Re: Cambrian Explosion

Cliff Lundberg (cliff@noe.com)
Mon, 05 Jul 1999 11:07:45 -0700

mortongr@flash.net wrote:
>At 06:44 PM 7/4/99 -0500, Susan B wrote:
>>
>>I was challenging the idea of "you never see a partial wing." Which you
>>seemed to be saying. In fact, you do. The flying squirrel and flying fish
>>have "partial" wings. Lungfish have "partial" limbs and so on.
>
>There is a partially evolved feather on Longisquama. See my web page
>http://www.flash.net/~mortongr/longisq.htm
>It apparently acted as a glider wing

The problem with such examples of 'partially evolved structures' is that
they are completely evolved structures in the organisms we see using
them. These creatures have gone into gliding; it works for them.
They've taken their own route; there's no justification for claiming that
they're on some other creature's evolutionary path, only they're just a
bit behind.
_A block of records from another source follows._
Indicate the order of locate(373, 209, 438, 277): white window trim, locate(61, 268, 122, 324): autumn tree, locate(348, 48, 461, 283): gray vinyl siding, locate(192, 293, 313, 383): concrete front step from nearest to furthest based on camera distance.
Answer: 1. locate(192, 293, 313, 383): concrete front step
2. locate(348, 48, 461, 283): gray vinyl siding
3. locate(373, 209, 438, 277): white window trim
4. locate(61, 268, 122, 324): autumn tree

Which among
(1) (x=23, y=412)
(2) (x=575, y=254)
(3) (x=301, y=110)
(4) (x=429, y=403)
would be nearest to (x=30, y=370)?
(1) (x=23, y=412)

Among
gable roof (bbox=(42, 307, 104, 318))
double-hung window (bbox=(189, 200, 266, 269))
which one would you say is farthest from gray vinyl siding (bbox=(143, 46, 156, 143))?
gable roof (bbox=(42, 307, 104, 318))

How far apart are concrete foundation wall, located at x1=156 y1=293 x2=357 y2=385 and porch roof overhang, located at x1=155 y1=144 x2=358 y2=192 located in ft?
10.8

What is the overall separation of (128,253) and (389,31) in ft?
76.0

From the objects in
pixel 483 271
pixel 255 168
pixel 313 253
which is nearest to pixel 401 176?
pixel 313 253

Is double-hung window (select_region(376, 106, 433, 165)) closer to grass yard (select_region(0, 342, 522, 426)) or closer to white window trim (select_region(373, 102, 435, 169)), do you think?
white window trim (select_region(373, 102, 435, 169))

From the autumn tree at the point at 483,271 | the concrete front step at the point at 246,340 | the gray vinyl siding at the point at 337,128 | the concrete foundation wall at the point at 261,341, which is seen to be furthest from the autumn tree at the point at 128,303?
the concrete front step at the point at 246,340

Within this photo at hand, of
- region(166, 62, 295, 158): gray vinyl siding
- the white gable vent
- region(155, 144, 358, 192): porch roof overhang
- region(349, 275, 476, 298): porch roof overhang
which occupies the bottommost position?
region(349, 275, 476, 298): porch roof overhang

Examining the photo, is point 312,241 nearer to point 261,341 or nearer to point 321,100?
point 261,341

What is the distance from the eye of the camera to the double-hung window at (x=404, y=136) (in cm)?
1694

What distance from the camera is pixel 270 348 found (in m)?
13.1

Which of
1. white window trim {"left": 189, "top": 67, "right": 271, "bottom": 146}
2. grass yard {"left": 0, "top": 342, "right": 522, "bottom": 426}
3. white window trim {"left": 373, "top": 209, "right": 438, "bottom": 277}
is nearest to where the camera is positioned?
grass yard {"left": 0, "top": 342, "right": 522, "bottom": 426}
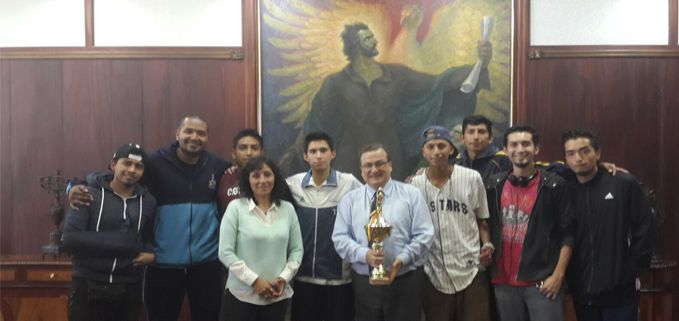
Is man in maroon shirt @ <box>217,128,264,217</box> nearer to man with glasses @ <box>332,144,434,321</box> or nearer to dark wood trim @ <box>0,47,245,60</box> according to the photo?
man with glasses @ <box>332,144,434,321</box>

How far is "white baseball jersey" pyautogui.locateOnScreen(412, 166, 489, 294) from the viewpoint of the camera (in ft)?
9.69

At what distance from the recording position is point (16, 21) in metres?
4.84

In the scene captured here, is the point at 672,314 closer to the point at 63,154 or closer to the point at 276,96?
the point at 276,96

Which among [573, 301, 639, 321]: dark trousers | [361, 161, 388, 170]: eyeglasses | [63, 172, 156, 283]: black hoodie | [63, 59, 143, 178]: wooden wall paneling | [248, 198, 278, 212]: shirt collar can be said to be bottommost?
[573, 301, 639, 321]: dark trousers

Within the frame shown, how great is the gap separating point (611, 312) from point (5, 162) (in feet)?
17.2

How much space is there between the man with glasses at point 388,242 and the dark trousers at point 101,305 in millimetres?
1280

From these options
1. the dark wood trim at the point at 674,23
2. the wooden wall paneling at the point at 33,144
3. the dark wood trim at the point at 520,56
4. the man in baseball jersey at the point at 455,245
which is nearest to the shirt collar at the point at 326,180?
the man in baseball jersey at the point at 455,245

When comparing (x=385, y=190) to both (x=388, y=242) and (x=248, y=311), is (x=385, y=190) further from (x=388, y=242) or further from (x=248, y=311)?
(x=248, y=311)

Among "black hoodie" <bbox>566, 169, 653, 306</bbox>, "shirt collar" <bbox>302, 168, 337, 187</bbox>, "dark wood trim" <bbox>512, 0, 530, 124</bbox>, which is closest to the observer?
"black hoodie" <bbox>566, 169, 653, 306</bbox>

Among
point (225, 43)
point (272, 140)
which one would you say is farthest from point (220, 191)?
point (225, 43)

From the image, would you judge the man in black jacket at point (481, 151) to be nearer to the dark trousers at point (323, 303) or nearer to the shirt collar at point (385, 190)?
the shirt collar at point (385, 190)

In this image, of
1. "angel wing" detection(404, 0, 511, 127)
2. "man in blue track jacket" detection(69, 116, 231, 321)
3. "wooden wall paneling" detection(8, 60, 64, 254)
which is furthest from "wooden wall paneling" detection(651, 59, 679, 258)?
"wooden wall paneling" detection(8, 60, 64, 254)

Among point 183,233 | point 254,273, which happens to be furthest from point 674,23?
point 183,233

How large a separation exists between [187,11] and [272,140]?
1.50 meters
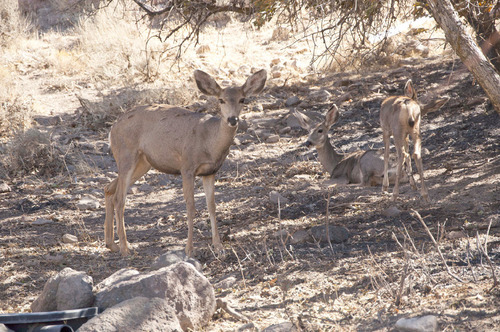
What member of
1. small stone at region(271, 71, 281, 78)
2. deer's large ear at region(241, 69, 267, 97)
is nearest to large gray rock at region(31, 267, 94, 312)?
deer's large ear at region(241, 69, 267, 97)

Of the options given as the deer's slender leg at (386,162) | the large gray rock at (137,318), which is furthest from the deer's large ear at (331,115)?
the large gray rock at (137,318)

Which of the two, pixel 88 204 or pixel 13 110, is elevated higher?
pixel 13 110

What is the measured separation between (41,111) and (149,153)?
721cm

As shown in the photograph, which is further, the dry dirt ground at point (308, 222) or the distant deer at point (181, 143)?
the distant deer at point (181, 143)

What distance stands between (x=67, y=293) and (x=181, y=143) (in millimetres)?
2941

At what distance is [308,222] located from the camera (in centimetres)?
793

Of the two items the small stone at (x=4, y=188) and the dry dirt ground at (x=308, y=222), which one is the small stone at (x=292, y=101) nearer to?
the dry dirt ground at (x=308, y=222)

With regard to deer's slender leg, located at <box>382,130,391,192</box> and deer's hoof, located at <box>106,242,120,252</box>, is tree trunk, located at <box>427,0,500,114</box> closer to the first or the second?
deer's slender leg, located at <box>382,130,391,192</box>

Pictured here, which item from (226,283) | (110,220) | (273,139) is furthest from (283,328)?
(273,139)

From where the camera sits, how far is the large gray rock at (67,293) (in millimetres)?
4824

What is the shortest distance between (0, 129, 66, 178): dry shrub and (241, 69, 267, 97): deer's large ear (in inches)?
198

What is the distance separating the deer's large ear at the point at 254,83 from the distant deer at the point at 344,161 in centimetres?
312

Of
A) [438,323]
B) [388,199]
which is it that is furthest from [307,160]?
[438,323]

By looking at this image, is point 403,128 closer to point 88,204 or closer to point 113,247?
point 113,247
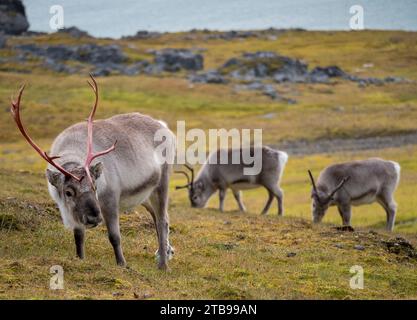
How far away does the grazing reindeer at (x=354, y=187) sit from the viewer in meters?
24.8

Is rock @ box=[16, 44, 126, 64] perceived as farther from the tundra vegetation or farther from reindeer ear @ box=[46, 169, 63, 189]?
reindeer ear @ box=[46, 169, 63, 189]

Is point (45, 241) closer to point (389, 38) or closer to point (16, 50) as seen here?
point (16, 50)

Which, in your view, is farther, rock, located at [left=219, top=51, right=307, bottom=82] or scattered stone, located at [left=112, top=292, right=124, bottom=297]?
rock, located at [left=219, top=51, right=307, bottom=82]

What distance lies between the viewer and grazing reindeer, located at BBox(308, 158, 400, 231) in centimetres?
2484

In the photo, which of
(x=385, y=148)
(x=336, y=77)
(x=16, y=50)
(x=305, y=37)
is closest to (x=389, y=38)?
(x=305, y=37)

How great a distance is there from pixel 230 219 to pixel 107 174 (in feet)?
35.0

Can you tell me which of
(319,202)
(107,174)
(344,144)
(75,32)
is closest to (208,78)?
(344,144)

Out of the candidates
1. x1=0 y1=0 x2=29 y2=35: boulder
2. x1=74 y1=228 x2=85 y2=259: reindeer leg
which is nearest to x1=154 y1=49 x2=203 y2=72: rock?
x1=0 y1=0 x2=29 y2=35: boulder

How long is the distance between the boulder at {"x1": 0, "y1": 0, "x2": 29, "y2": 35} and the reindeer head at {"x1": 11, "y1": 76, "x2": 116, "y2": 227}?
6755 inches

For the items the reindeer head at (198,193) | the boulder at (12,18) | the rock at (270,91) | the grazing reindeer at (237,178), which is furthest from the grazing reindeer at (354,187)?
the boulder at (12,18)

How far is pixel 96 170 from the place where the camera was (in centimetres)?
1117

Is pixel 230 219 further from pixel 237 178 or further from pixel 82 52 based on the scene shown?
pixel 82 52
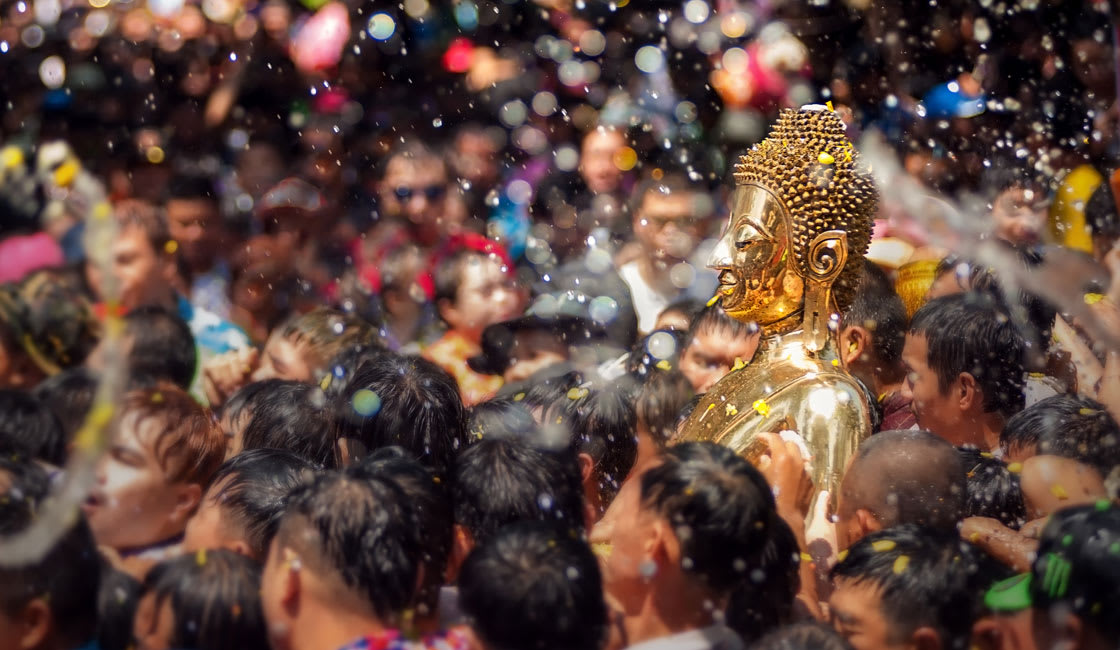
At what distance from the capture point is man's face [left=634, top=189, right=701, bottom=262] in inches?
206

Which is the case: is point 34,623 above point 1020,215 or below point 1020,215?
above

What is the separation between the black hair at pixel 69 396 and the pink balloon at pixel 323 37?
3.15 m

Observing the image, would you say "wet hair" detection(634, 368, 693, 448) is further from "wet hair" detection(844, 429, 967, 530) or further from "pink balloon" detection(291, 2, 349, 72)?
"pink balloon" detection(291, 2, 349, 72)

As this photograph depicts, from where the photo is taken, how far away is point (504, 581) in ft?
6.81

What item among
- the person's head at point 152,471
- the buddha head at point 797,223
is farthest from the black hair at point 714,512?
the person's head at point 152,471

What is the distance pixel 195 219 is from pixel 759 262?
12.2ft

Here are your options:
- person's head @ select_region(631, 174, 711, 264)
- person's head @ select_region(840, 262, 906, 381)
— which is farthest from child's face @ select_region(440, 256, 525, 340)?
person's head @ select_region(840, 262, 906, 381)

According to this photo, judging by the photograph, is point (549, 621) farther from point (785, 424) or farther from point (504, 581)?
point (785, 424)

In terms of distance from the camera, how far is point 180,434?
298 centimetres

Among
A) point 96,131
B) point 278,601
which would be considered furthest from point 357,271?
point 278,601

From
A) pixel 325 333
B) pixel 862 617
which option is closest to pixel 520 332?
pixel 325 333

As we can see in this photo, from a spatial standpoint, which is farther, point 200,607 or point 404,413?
point 404,413

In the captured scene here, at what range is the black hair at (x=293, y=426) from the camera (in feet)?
11.0

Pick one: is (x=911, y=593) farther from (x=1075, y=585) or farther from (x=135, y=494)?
(x=135, y=494)
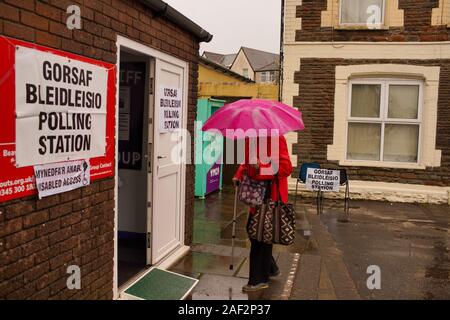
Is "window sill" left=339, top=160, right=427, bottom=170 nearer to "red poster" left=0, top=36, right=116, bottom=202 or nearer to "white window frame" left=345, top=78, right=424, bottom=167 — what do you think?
"white window frame" left=345, top=78, right=424, bottom=167

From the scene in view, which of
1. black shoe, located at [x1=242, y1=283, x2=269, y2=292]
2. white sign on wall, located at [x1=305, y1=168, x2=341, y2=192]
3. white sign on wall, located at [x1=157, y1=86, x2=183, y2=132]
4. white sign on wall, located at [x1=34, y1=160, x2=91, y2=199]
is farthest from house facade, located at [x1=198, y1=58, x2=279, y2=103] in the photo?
white sign on wall, located at [x1=34, y1=160, x2=91, y2=199]

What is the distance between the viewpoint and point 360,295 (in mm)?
5293

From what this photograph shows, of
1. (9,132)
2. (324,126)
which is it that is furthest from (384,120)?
(9,132)

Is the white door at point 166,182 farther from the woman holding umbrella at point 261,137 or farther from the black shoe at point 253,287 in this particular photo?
the black shoe at point 253,287

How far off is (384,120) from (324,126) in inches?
56.8

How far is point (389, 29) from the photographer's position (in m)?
10.9

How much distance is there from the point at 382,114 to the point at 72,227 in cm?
901

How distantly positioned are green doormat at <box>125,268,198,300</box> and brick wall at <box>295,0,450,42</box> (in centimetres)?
760

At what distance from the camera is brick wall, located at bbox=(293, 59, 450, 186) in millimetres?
10898

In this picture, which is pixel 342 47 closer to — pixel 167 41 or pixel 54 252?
pixel 167 41

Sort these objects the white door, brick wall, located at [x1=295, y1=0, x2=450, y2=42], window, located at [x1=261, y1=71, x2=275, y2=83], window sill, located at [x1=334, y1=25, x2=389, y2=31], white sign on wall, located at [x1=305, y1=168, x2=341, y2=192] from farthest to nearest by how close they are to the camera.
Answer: window, located at [x1=261, y1=71, x2=275, y2=83], window sill, located at [x1=334, y1=25, x2=389, y2=31], brick wall, located at [x1=295, y1=0, x2=450, y2=42], white sign on wall, located at [x1=305, y1=168, x2=341, y2=192], the white door

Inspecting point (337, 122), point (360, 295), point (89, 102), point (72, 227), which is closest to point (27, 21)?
point (89, 102)

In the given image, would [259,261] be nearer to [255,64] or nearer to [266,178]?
[266,178]

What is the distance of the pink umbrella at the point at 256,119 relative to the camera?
4609 millimetres
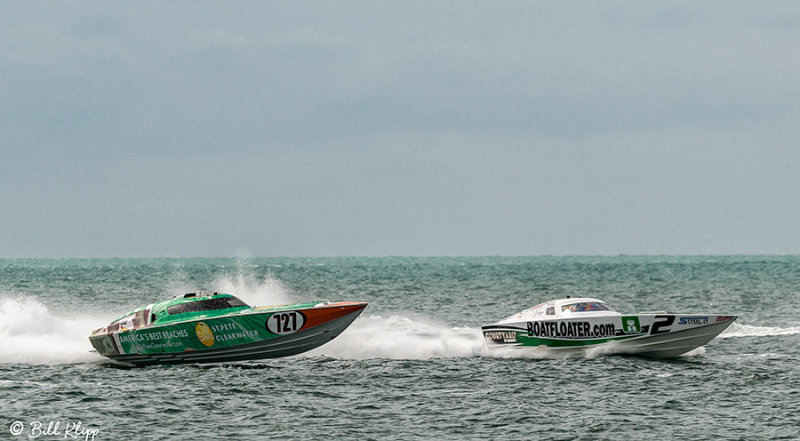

Lungfish don't have 'partial limbs;' they have fully developed
lobe-fins, suited to the lives they've been living for a hundred million
years or more. Pinnipeds have lost much of their limb structure; do
you think that if they were gradually forced to abandon the sea they
would get that limb structure back?

The evolutionary trend of reduction and specialization of segments
(particularly, serially homologous segments) is ignored in these
speculations. The speculators accept evolutionary reduction in a
desultory way, as an understandable and observable secondary
phenomenon, but despite the absence of evidence for gradual
elaboration in skeletal structure (in terms of number of parts), their
ideas typically involve just such structural elaboration.